第4話
河野くんは、まだ意識不明の重体で亡くなってはいないし、塩をかけてみても何もなかったことから幽霊ではない。
ほな、それ幽体離脱やがな。自分の体に戻るなんて幽霊にはできひんから。
ただ、私の家から一歩も出られないだけだ。
ほな、それ地縛霊ちゃうか~。地縛霊はたいてい未練があってその場に留まってしまうからねぇ。
ただ、河野くんはきっと私に召喚されたんですよ。
ほな、ほな…なんやろなぁ?
と、陽菜の脳内では未完成の漫才が繰り広げられていた。あの後スマホでオカルト記事を調べてみたが、なかなか河野くんと同じ条件の話は見つからなかった。
うーーんと眉間にシワが寄る。原因が分からないというのもあるが、怖い話が大の苦手な陽菜にとって、こんなにオカルトのことを調べると後日広告が幽霊だらけになるのじゃないかと心配してるからだ。
そんな陽菜の様子に河野くんはそわそわしているが、自分では調べられないのでもっと調べてほしい気持ちともういいよと言わないとという気持ちが反発しあって何も言えないようだ。そんな河野くんに、早く答えを見つけてあげたいと陽菜のスマホをいじるスピードもあがっていく。
数十分後、ひとりかくれんぼの動画が目に止まった。いわゆる降霊術の話だ。
この方法で河野くんが人形になることで、外に出られないだろうか。そう思い顔をあげると、河野くんと目が合う。
やってみよう、とベッド周りに並べていた夢の国と謳われているテーマパークのクマのぬいぐるみを手に取る。その時ふとベランダが見えた。どこか違和感を覚えたが、具体的に何がおかしいか分からなかったので気のせいだと思うことにして、河野くんの前にぬいぐるみを持っていく。
「これ、春休みに行った時のだよね。こないだのことなのにすごい懐かしいなぁ」と河野くんの言葉を聞いて、同じこと考えるなんて運命じゃない?とニヤけたいのを我慢して、そうだね~と無難な返事をした。
その後、念じてみたり、ぬいぐるみの前で踊ってみたり、お願いしてみたりしたけど何も起こらなかった。
「…やっぱり、無理か」と河野くんの声がむなしく部屋に響く。
落ち込む姿を見たくなくて、おーい、ぬいぐるみ気合入れてくれ~と揺さぶってみた。
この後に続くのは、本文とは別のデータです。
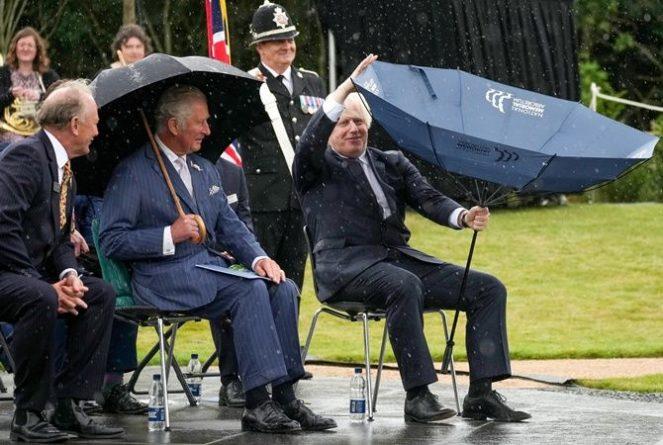 Общество: Борис Джонсон рассмешил принца Чарльза зонтом на открытии мемориала погибшим полицейским (фото, видео)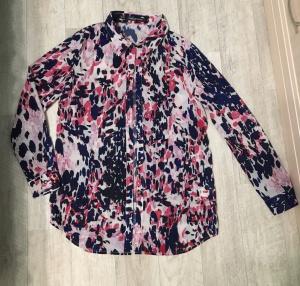 Новая удлиненная блузка-рубашка с принтом, размер М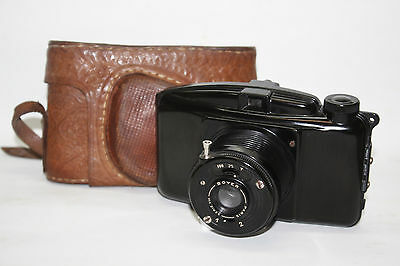Bakelite camera Boyer Paris Lens Serie VIII -  Photax III + case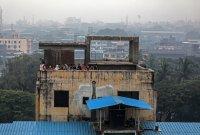 снимка 4 Най-малко 10 души загинаха след срутване на сграда в Индия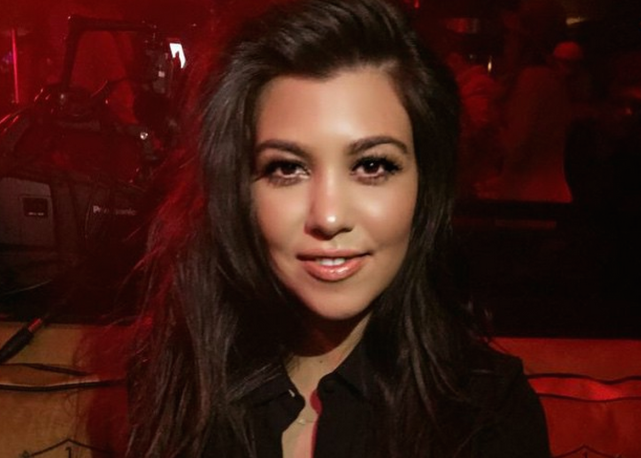 Kourtney Kardashian Up Klose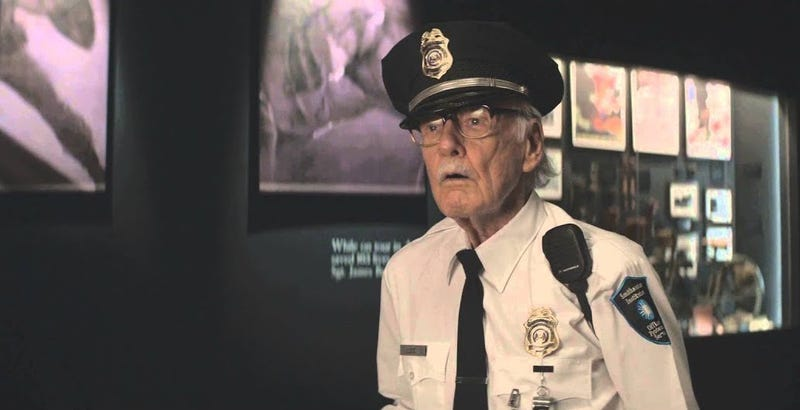 El cameo de Stan Lee en Captain America: The Winter Soldier.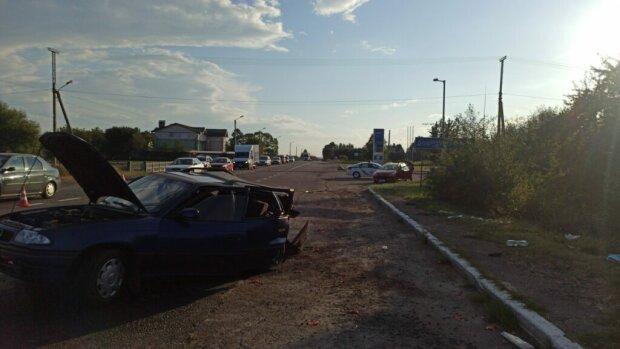 На Львовщине BMW и Opel не поделили дорогу - сынок в морге, мама с папой в больнице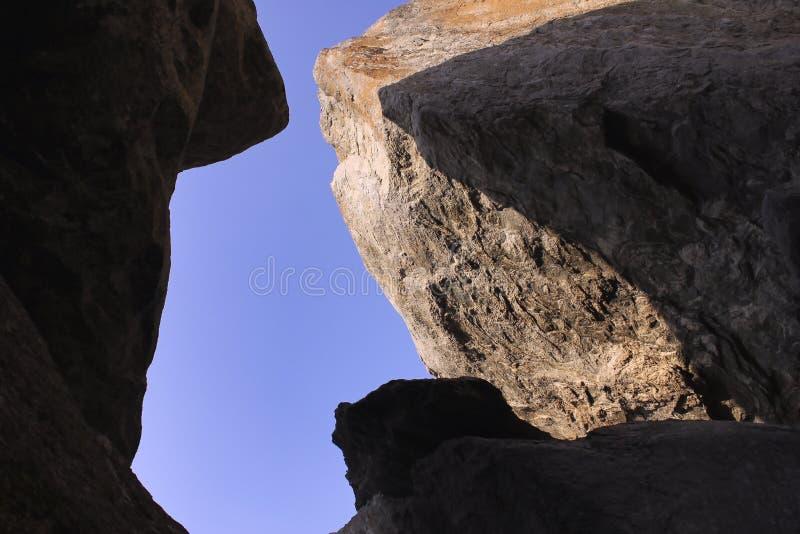 与天空蔚蓝的岩石上面 图库摄影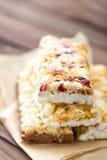 Barras de granola deliciosas com aveia, mel e iogurte, alimento saudável para o café da manhã imagem de stock royalty free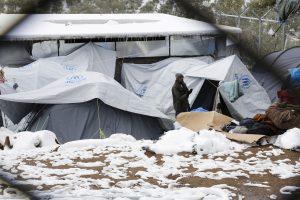 Λέσβος: Οι ξενοδόχοι αρνούνται να φιλοξενήσουν τους ξεπαγιασμένους πρόσφυγες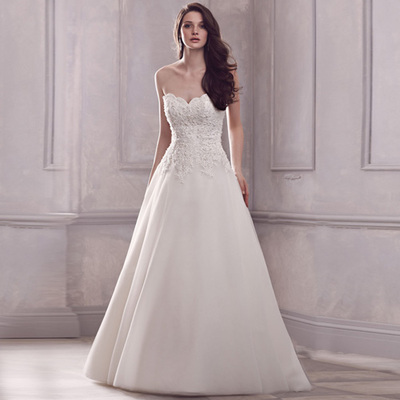 DVT 2014 winter new European and American high-end lace wedding dress princess A-line wedding dress Slim Qi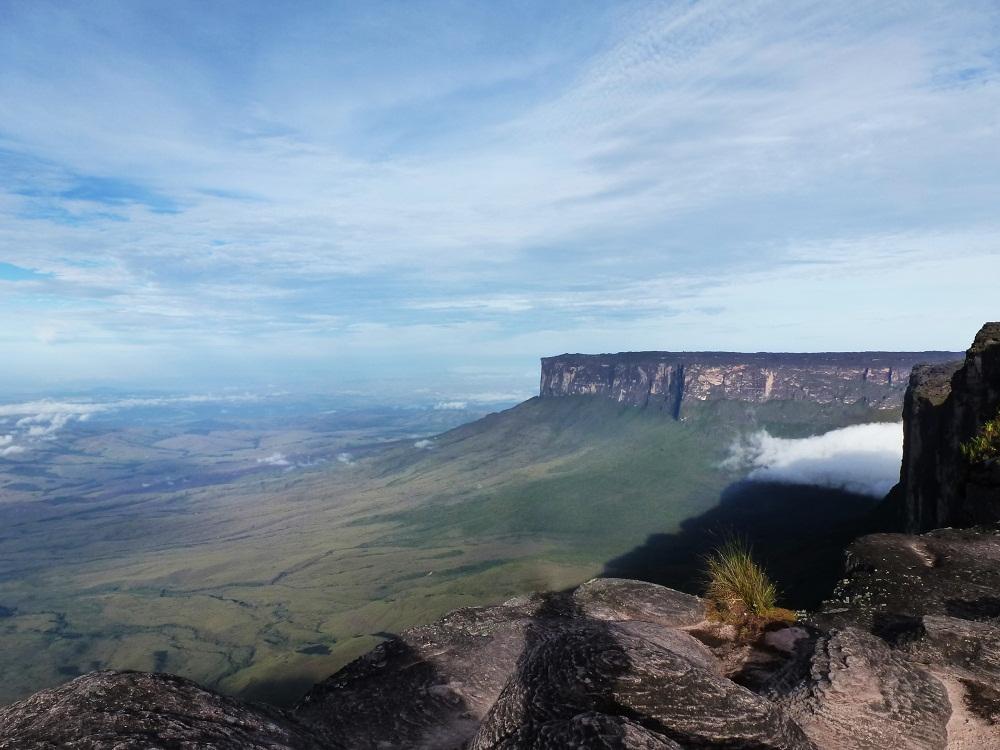 Mont Kukenan depuis Monte Roraima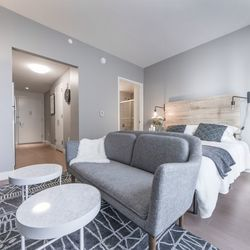 A $2,214.00, 0 bed / 1 bathroom apartment in Long Island City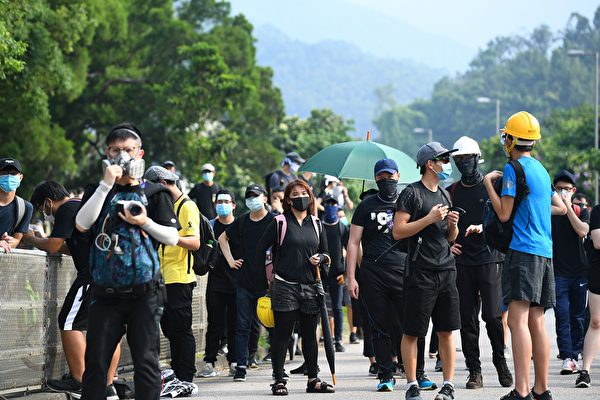 大埔區示威者在抗議現場。(MANAN VATSYAYANA/AFP/Getty Images)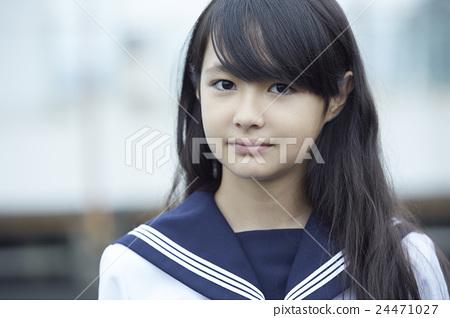 Girls Junior High School Portrait 24471027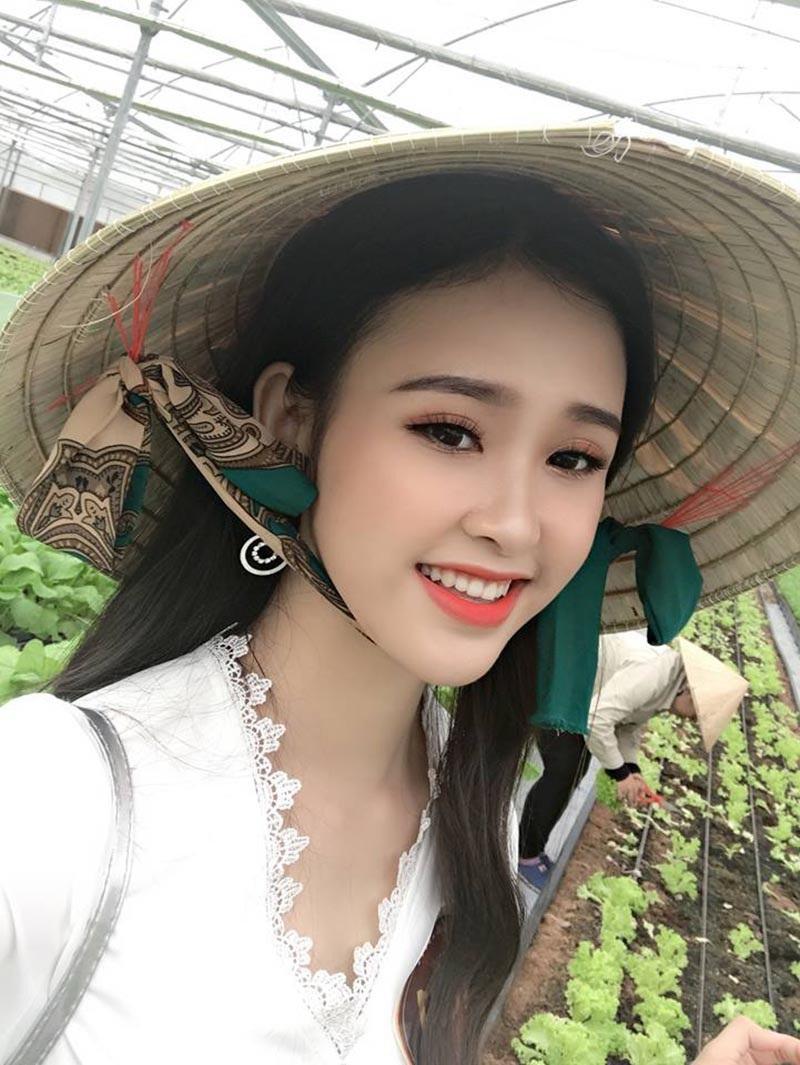 Ngắm tân Á khôi sinh viên Việt Nam xinh đẹp và học giỏi - Ảnh 4.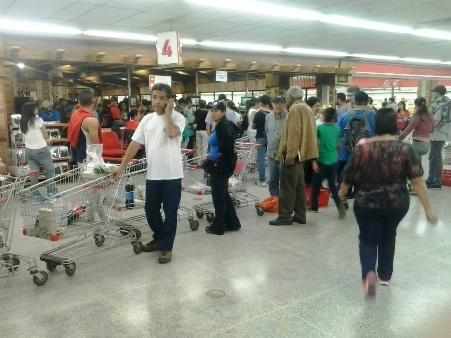 Por más de hora y media carrizaleños hicieron cola para adquirir productos alimenticios en los pocos locales que decidieorn trabajar este jueves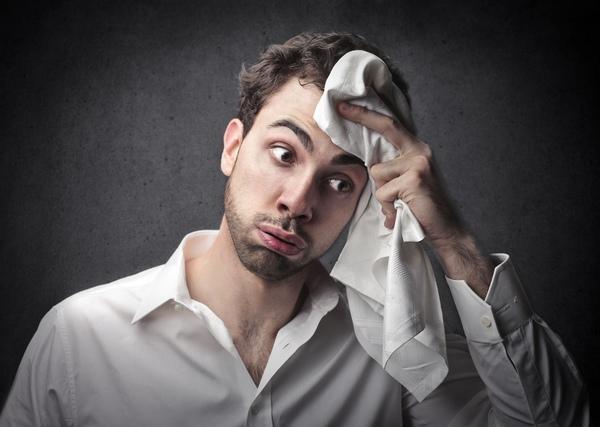 Что вызывает потливость головы?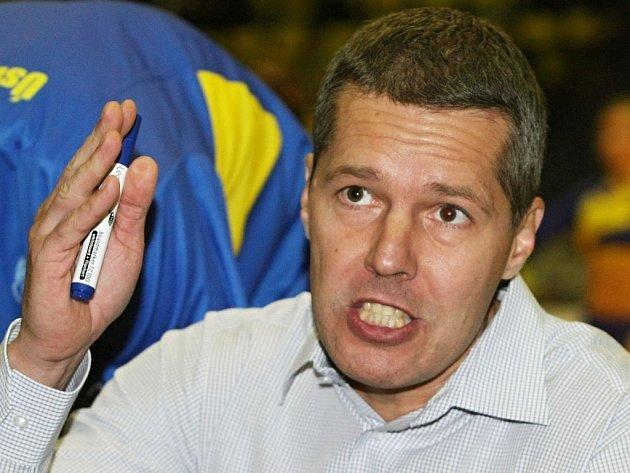Nový trenér ústeckých basketbalistů Peter Bálint věří, že se tým posune do vyšších pater tabulky.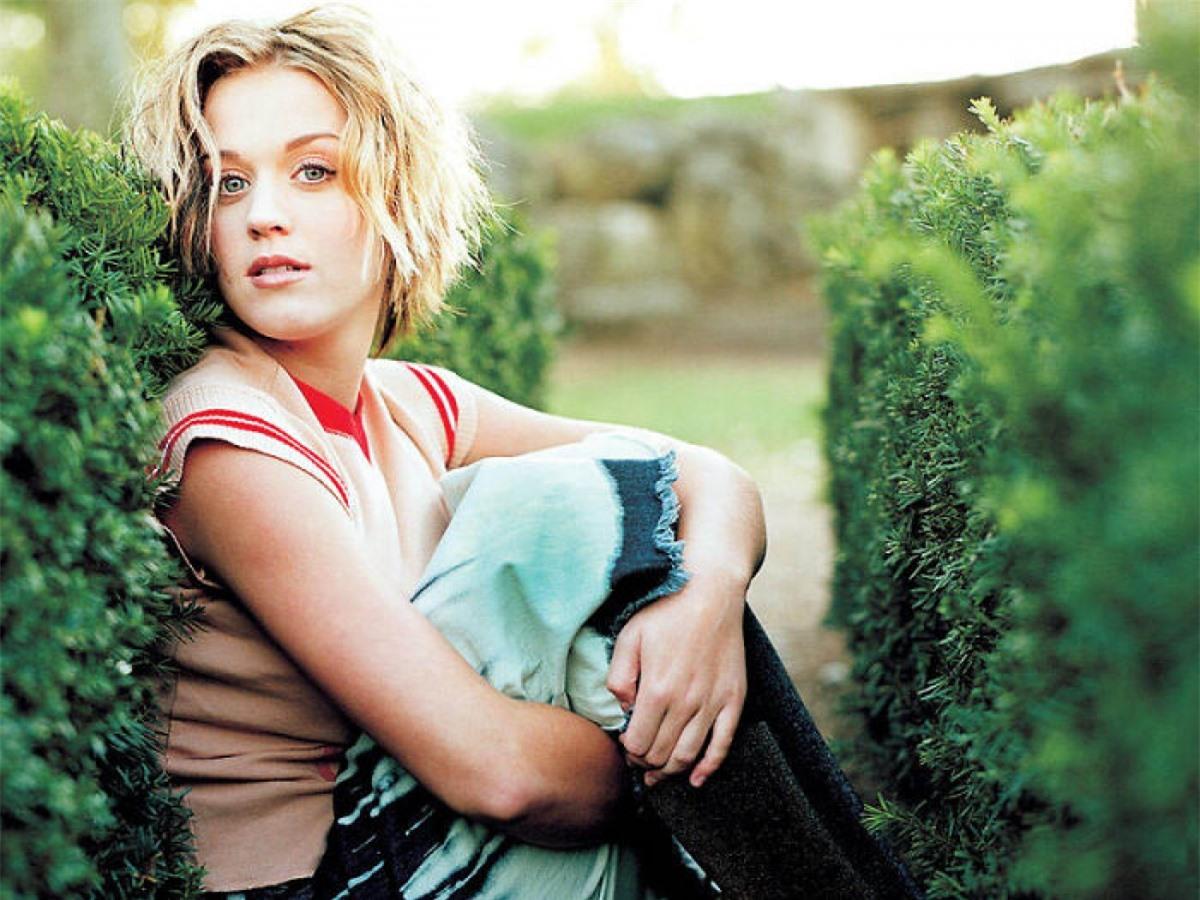 """Katy Perry bắt đầu học thanh nhạc vào năm 9 tuổi và hát cho các nhà thờ. Năm 2001, Katy Perry cho ra mắt album đầu tiên """"Katy Hudson"""" nhưng không được thành công. Đến album thứ hai mang tên """"One of the Boys"""" (2008), bao gồm hai ca khúc """"I Kissed a Girl"""" và """"Hot n Cold"""", tên tuổi của cô đã được biết đến trên toàn thế giới./."""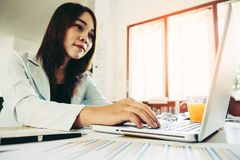 Bedrijfsvrouw die laptop computer met behulp van stock foto's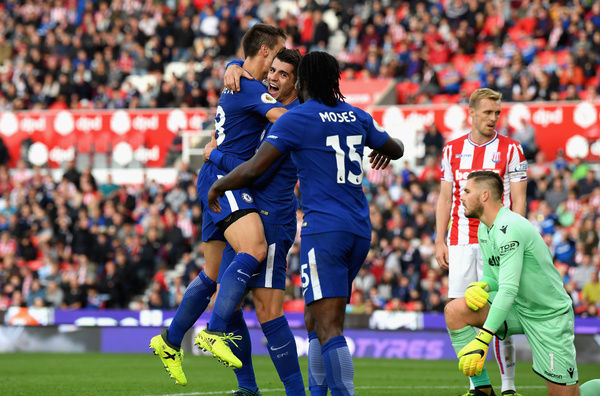 STOKE ON TRENT, ENGLAND - SEPTEMBER 23: Alvaro Morata of Chelsea celebrates scoring his sides fourth goal with his Chelsea team mates during the Premier League match between Stoke City and Chelsea at Bet365 Stadium on September 23, 2017 in Stoke on Trent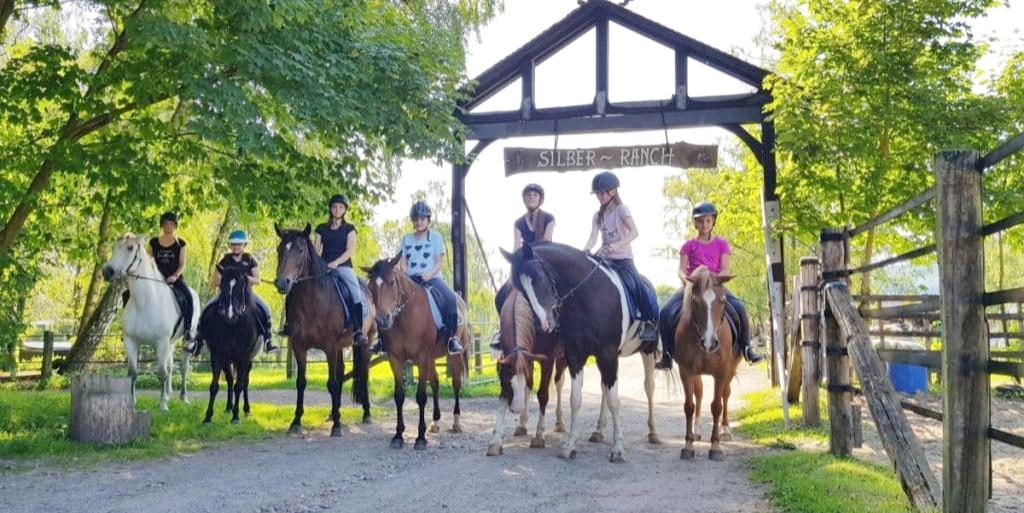 Reitferien Kinder auf dem Pferd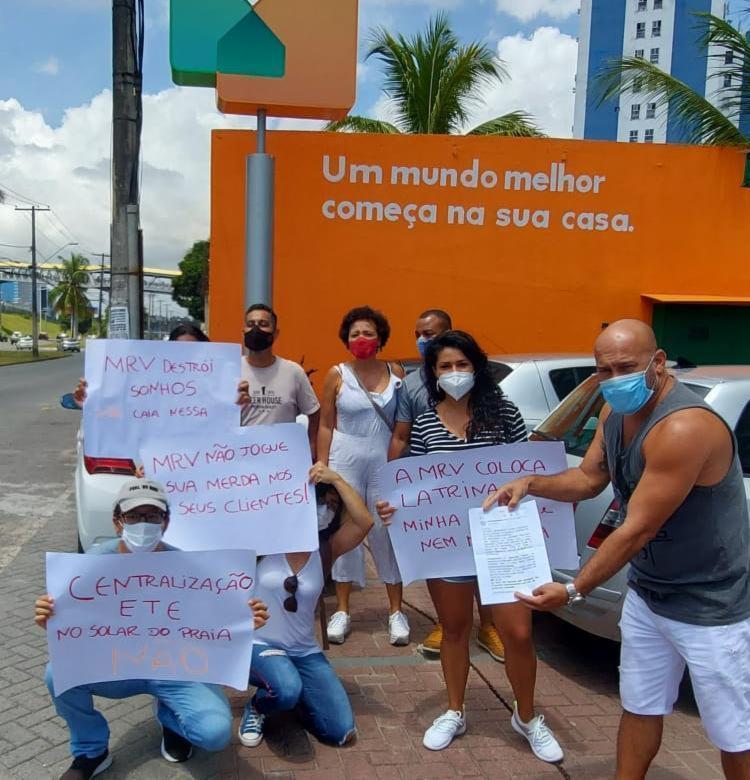 Manifestantes pretendem entrar com uma ação judicial e parar as obras   Foto: Cidadão Repórter   via Whatsapp - Foto: Cidadão Repórter   via Whatsapp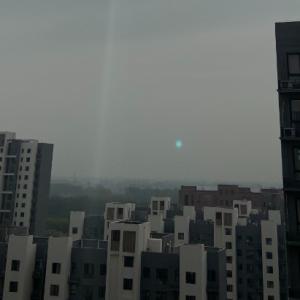 关于苹果iPhone 11Pro拍照出现蓝点和绿点的问题解析
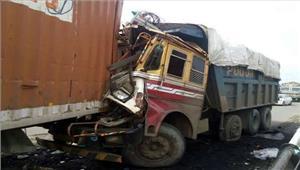 राजस्थान  टैंकर- पिकअप की टक्कर में तीन लोगों की मौत तीन घायल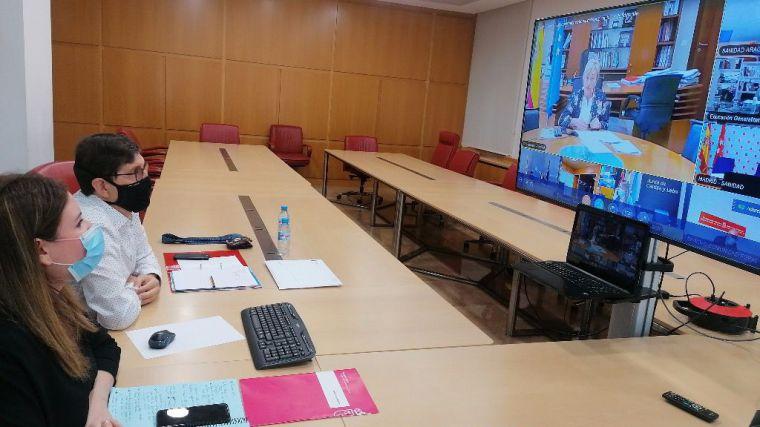 La Comunidad completa la contratación de 1.500 docentes por el Covid19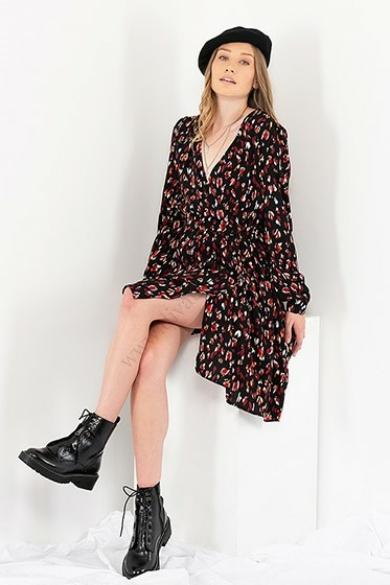 VERO MODA női ruha, kellemes fekete mintás színvilággal, 10214942 modell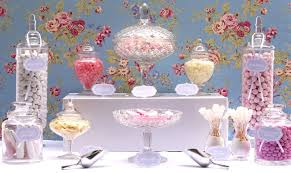 customer feature candy buffet table
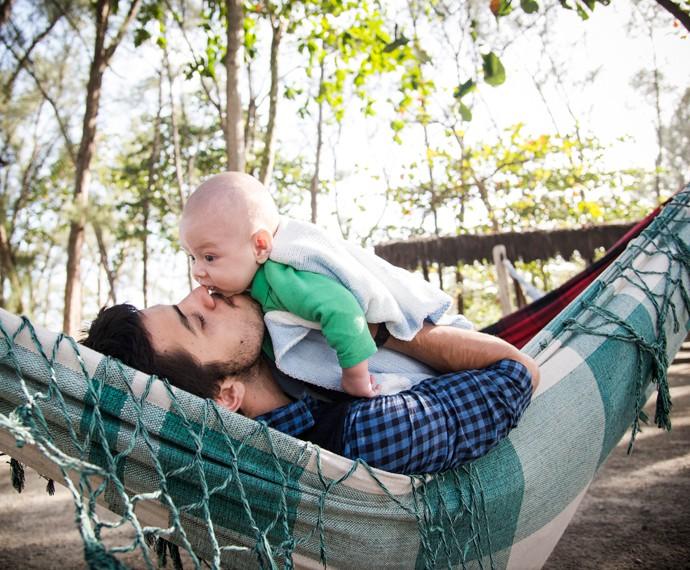 Comemorando seu primeiro dia dos pais, Felipe Simas posa com Joaquim (Foto: Raphael Dias / Gshow)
空気が和み、河野くんに笑顔が戻る。そして、ノリがいい河野くんは無意識にお願いします!と、そのぬいぐるみの頭を撫でた。
その時だ。透明に透けてるかのようにみえる河野くんの手が実態をもったのは。確かに河野くんはぬいぐるみを触ることができた。しかし、その事実に驚いた私がついぬいぐるみから手を離すとまた透明に戻ってしまった。
「…もしかして、俺、中村に触れることでモノと繋がれるかもしれない」
体温が上がっていくのを感じる。それに、さっきまでうるさかった蝉の声が聞こえないほど心臓の音がうるさい。
「わかった、河野くん。…きて?」
透明なはずなのに、河野くんの喉が音を立てて息を飲んだようにみえる。
クーラーをつけていたのに首もとの汗がうなじにたらりと垂れた。